6分40秒小説『詭計』

 インボイス制度のせいで、経理課は混乱状態、残業続きだ。若い私と、古株のおばさん二人というフォーメーションで、連日伝票と戦っている。混乱の度合いが増すたびに、怒りの矛先がどんどん大きなものへと向かっていく。今やこの制度を作った国家が、私の心の敵だ!


「大野さんちょっと暑くない?」

「そうですねぇ……ちょっと暑いかもですね」

 飛田さんが話しかけてきたので、無難に応えた。目線はモニター、指はキーを叩き続けたままで。

 私の机の右斜め前に飛田さんの机、その向かいに山岸さんの机がある。上から見ると、私の机がカブトムシの頭の部分で、二人の席が翅のようになっている――例え分かりにくい?


 飛田さんが立ち上がり、壁に埋め込まれたエアコンの調節パネルに向かう。「うーん」と唸って、ピッと三回鳴らす。どういう操作をしたのか、ここからは見えない。飛田さんが席に戻る。冷たい風が天井から吹き下ろしてくる。トイレに行くついでに、設定を確認する。”ドライ26℃弱風”よく分からない設定だ。用を足し、事務所に入ろうとした瞬間、違和感を感じる。空気が変わっている。文字通り、空気が変わっている。調節パネルを見る。”暖房19℃風量自動”これまたよく分からない設定た。椅子に座ろうとした瞬間、飛田さんと目があった。顎をくいっ前に付きだし、山岸さんの方を指す。嗚呼、また始まってしまった。


 エアコン戦争。私はそう呼んでいる。経理課のお局様二人によるエアコンの設定争い。私がトイレに行っている間に、起こった出来事、想像に難くない。きっと、飛田さんが行った設定を、山岸さんが無言で変えたのだ。それに対して飛田さんは、静かな怒りを燃やしている。嗚呼、まじで勘弁し欲しい。更年期障害で体温調節がままならない二人の初老女性それぞれが、それぞれの基準で空調をいじりまわすのだからたまったもんじゃない。室温は乱高下する。ひょっとして、この気温の激変がエルニーニョ現象の一因となっているのではなかろうか?

 その日は、3ターン程だった無言の攻防。明日もきっと同じことが起こる。


 先に仕掛けたのは山岸さんだ。

「ねぇ、ちょっと寒くない?」

 何故一回私をバウンドさせるだろうか?無言で勝手に開戦して欲しい。仕方なく「そうですね」と応え。目線はモニター、指はキー。

「嗚呼、寒い寒い」

 そう言って調節パネルの前に立ち、ぴを5つ程並べ、部屋を出ていく。飛田さんが立ち上がる。

「なんであの人、私には聞かないの?ねぇ、おかしいと思わない?」

 思わない。だって貴女も山岸さんに確認せずにかってに設定を変えまくっているから。でも「そうですよねぇ」とやり過ごす。ぴが2回。嗚呼この音嫌い!ノイローゼになりそう!

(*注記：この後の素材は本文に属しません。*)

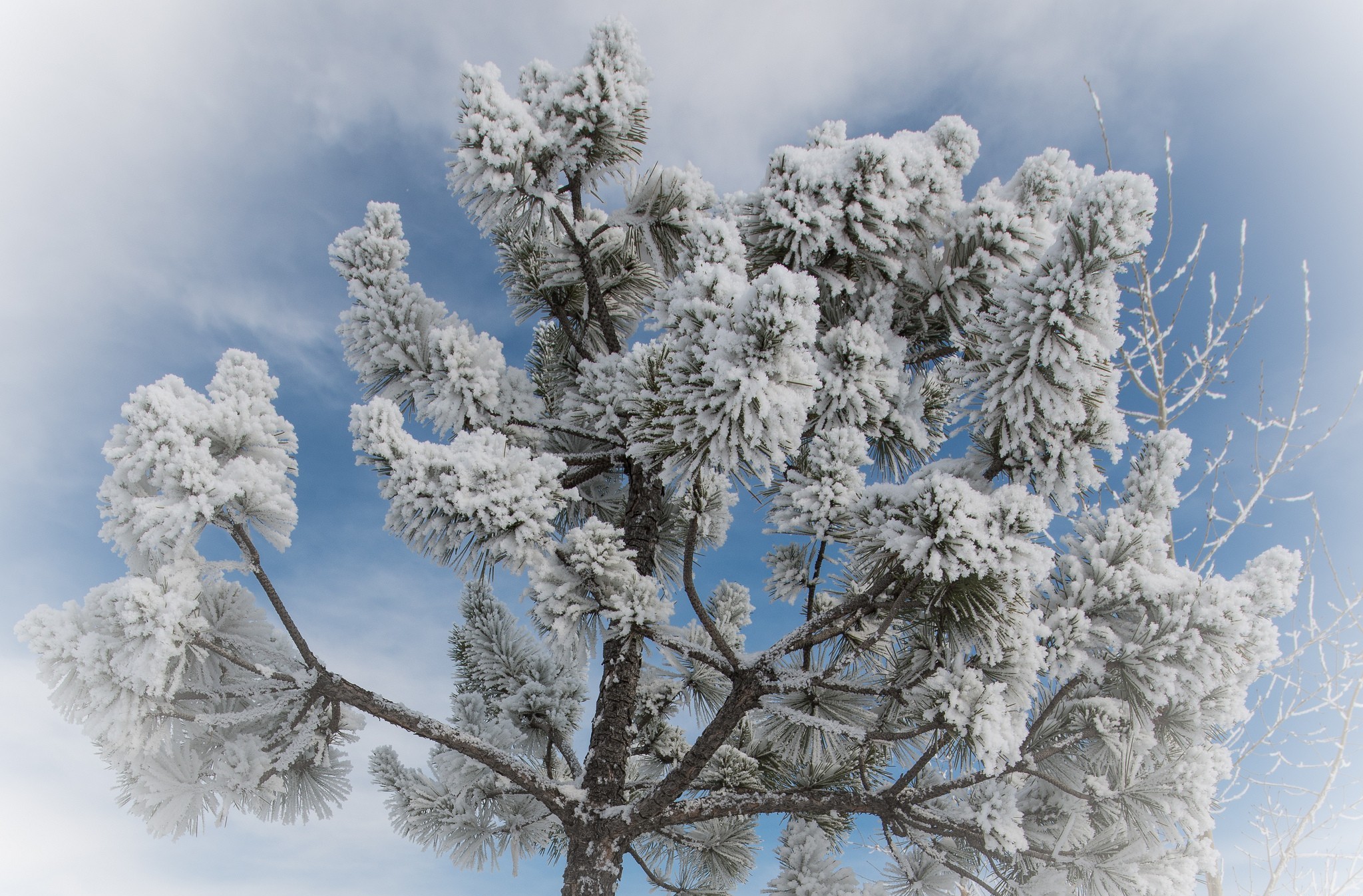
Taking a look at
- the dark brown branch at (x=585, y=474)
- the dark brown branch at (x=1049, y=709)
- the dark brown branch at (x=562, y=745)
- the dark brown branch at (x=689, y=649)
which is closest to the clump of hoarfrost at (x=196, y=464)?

 飛田さんが席に戻ろうとしたその背後に、山岸さんが突如現れた。私はぞっとした。トレイに行ったにしては戻りが早すぎる。ひょっとしたら、いや多分間違いなく、廊下で中の様子を伺っていたに違いない!事務所に入るなり、パネルに触れ、7回ほどぴを連ね。席に戻る。天井から熱波が吹き下ろしてくる。確かタクラマカン砂漠も同様に寒暖差が激しいと聞いたことがある。私の脳裏に、水牛の頭蓋骨を這うサソリの映像。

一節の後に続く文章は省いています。